New avenues for treatment

This study results point to new avenues for treatment because the two patients with nearly intact cognitive function had extremely high levels of amyloid in their brains, yet were protected.

“These exciting findings demonstrate the power of academic collaboration, where a retinal disease genetics expert working with a local neuroimaging authority can team up with leading neurologists and neuropathologists around the world to power scientific discovery,” said Joan Miller.

Miller is chair of ophthalmology at Mass Eye and Ear, Mass General Hospital, and Brigham and Women’s Hospital, and David Glendenning Cogan Professor and chair of ophthalmology at Harvard Medical School.

“Alzheimer’s disease remains a devastating disease with an immense global burden, and this work opens the door to further investigation into how this resilience pathway may lead to an effective therapeutic strategy,” Miller said.

The researchers noted that they cannot completely rule out that other factors, including additional gene variants, may have contributed to the patient’s resilience against Alzheimer’s disease symptoms.

But their experimental evidence in preclinical studies strongly implicate the Reelin-COLBOS variant.

Arboleda-Velasquez and Quiroz, together with Lopera and Sepulveda-Falla, plan to continue their work to identify additional protected patients from these Colombian families, learning from each extraordinary case.

They are also conducting research looking at treatments to target this protective pathway.

“It is a huge privilege to have these genetic cases to work on,” said Arboleda-Velasquez. “We are honored to be a part of the team that has made this discovery.”

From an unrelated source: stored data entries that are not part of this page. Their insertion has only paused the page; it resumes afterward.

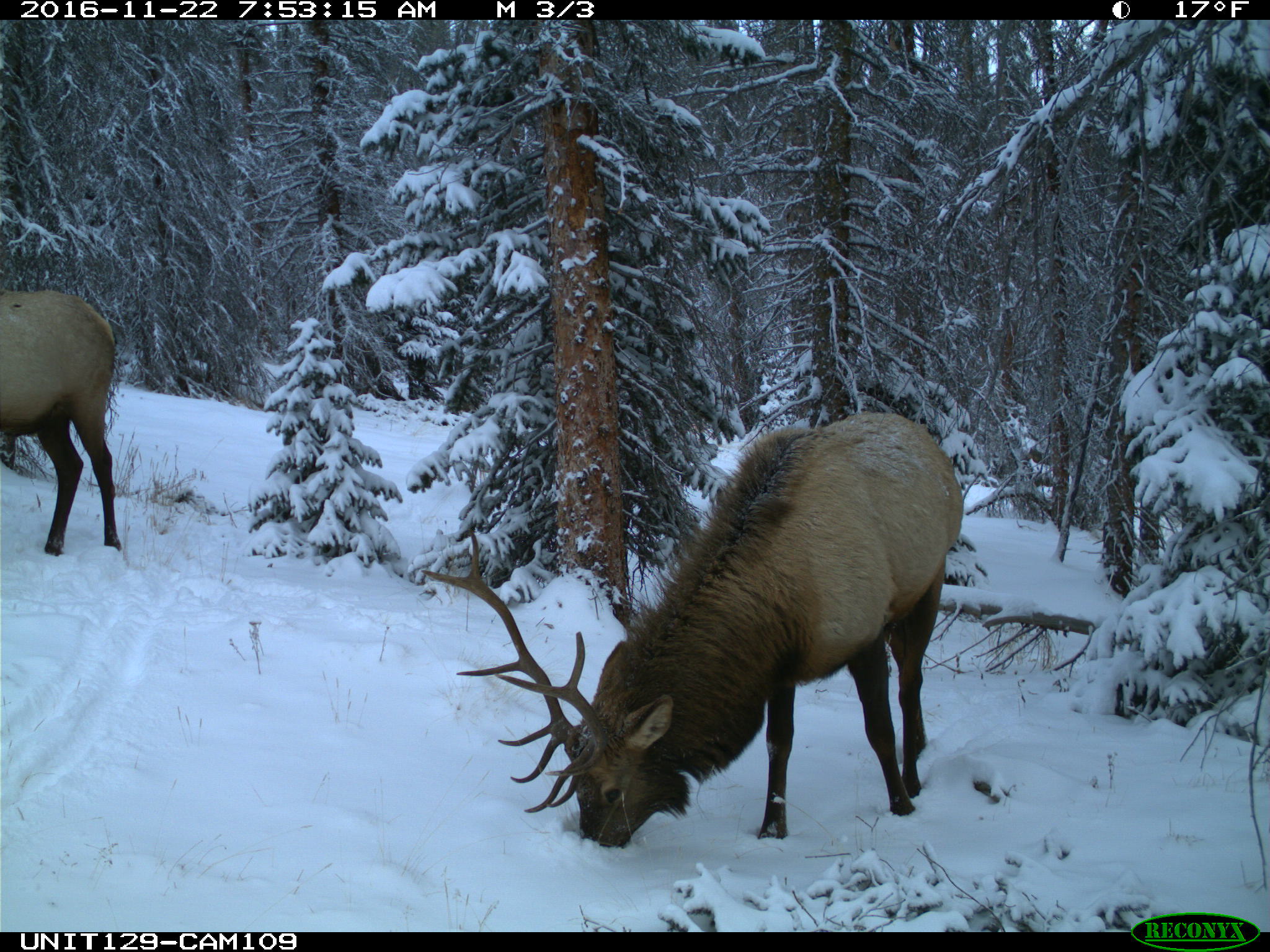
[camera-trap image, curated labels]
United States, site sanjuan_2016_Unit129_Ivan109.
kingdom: Animalia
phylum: Chordata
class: Mammalia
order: Artiodactyla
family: Cervidae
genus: Cervus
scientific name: Cervus elaphus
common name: red deer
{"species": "Cervus elaphus (red deer)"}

Co-first authors of this publication are: Francisco Lopera, Claudia Marino, Anita S. Chandrahas, Michael O’Hare, and Nelson David Villalba-Moreno.

Disclosures: Arboleda-Velasquez and co-author Leo A. Kim are co-founders of Epoch Biotech, LLC, a biotech developing resilient case-inspired therapeutics. Quiroz and Lopera serve as consultants for Biogen.

This work was supported primarily through philanthropy to Mass Eye and Ear, including Open Philanthropy and Good Ventures, and the Remondi Family Foundation. The work was supported by National Institutes of Health (DP5 OD019833), National Institute on Aging (R01 AG054671), the Massachusetts General Hospital Executive Committee on Research (MGH Research Scholar Award), the Alzheimer’s Association, the National Institute of Neurological Disorders and Stroke (UH3 NS100121 and RF1 NS110048), the German Federal Ministry of Education and Research, UndoAD Project, the German Research Foundation (SFB877), and the API Colombia.